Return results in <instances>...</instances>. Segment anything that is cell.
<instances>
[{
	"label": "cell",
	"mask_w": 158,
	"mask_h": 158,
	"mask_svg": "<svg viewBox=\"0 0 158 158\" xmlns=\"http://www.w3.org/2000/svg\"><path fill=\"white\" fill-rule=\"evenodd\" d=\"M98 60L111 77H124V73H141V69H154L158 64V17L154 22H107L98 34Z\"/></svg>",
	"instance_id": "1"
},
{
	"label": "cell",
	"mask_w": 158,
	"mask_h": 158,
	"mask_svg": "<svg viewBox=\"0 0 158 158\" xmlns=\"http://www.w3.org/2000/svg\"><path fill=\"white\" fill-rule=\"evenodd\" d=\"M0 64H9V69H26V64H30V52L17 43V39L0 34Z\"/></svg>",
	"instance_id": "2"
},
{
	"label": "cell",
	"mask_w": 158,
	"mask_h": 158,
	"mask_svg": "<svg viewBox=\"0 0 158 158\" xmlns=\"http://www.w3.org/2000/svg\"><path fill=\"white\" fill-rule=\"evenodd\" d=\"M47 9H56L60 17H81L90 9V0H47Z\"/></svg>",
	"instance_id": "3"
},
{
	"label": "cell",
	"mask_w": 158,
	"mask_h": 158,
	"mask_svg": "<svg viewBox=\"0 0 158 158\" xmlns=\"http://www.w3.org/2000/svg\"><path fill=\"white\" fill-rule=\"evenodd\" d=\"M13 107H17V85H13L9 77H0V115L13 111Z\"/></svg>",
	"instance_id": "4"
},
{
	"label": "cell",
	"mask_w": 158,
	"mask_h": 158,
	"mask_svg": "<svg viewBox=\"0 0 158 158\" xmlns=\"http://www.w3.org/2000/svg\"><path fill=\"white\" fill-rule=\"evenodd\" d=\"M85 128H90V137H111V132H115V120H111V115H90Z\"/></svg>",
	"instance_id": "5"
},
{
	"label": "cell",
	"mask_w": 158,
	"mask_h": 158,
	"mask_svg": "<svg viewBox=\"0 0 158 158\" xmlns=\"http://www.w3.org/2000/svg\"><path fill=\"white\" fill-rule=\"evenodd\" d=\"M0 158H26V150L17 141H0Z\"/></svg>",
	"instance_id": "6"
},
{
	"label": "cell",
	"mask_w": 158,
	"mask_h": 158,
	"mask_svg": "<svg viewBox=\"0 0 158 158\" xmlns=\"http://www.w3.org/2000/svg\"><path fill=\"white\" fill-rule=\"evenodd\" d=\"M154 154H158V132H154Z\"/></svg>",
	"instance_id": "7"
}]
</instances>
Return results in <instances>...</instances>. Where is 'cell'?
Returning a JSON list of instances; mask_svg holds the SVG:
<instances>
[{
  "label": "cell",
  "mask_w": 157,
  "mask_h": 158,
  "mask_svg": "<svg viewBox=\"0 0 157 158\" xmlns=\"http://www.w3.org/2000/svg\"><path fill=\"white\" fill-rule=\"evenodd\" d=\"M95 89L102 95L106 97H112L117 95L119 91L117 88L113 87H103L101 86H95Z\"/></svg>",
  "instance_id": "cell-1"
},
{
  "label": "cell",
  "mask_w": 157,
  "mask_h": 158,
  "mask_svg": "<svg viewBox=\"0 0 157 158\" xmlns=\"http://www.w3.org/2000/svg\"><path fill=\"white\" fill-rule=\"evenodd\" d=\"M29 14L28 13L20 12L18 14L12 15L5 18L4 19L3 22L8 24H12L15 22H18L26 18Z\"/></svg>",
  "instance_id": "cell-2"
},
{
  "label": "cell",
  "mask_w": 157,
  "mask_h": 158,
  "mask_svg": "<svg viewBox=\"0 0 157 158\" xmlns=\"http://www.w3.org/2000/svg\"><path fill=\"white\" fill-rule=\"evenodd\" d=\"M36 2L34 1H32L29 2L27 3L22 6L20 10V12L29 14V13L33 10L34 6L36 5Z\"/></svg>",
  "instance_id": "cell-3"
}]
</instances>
━━━━━━
[EXERCISE BRIEF]:
Locate every line in the listing above that contains the word "results", and copy each of those lines.

[TASK SOLUTION]:
Return results in <instances>...</instances>. Segment anything that is cell.
Return results in <instances>...</instances>. Where is 'cell'?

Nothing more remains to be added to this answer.